California would suffer if the U.S. renews trade war with China, study shows
A new study published by UC Davis and Dakota State University economists shows that a renewed trade war with China could cost California exporters up to US$1 billion annually.
Revoking China’s Permanent Normal Trade Relations (PNTR) would sharply increase tariffs on Chinese goods by 9.5% and could trigger retaliation from China on American products, including agricultural goods, prompting China to increase its tariffs on U.S. goods, resulting in reduced market access and lower farm prices.
The study titled Revoking China’s Preferred Trade Status Would Be Costly for California Agriculture, emphasizes how California's agriculture depends on access to China's market since the country joined the WTO in 2001. From that point, the percentage of California's total agricultural exports to China grew from 2.4% to 9.9%.
The trade relationship with China also contributed to an increase in California's agricultural production and expansion of cash crops. Almond acreage increased from 0.6 million acres in 2002 to 1.4 million acres in 2023. This period also saw sharp price increases for various export commodities, illustrated by the price of almonds, which increased from $1.11 per pound in 2002 to $4.00 per pound in 2014.
California’s agricultural exports to China have surged from $200 million to over $2.6 billion in 2023, making China a critical market for the state.
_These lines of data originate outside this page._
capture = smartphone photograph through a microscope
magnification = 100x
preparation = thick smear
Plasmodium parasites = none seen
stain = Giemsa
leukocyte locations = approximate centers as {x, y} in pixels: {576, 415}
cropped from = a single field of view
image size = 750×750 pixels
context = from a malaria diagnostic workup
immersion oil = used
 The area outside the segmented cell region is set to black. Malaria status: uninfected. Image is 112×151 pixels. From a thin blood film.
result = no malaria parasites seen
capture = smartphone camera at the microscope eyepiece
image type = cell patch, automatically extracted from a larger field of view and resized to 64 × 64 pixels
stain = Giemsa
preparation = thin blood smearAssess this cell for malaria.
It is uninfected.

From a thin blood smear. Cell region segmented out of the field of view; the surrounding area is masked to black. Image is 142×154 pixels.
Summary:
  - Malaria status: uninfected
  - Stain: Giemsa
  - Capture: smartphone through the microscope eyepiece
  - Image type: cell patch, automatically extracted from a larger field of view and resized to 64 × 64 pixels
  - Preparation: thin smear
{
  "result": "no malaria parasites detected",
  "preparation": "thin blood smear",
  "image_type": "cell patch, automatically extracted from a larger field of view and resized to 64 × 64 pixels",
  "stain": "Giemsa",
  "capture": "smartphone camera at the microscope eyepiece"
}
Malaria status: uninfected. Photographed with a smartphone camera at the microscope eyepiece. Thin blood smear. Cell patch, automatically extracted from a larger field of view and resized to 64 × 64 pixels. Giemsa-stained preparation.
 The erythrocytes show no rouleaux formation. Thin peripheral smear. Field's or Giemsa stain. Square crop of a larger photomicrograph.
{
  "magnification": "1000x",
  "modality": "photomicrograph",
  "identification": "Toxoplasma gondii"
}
After the U.S-China trade war broke out in 2018/19, the country's trade retaliation resulted in a decline in export prices. The study reports this as a cautionary tale. Horticultural products, dairy, livestock, and meats would experience steep increases in import tariffs.
The study illustrates the difficulties California would face in regaining lost market access and stresses the importance for policymakers to consider the far-reaching impacts on California’s agricultural sector.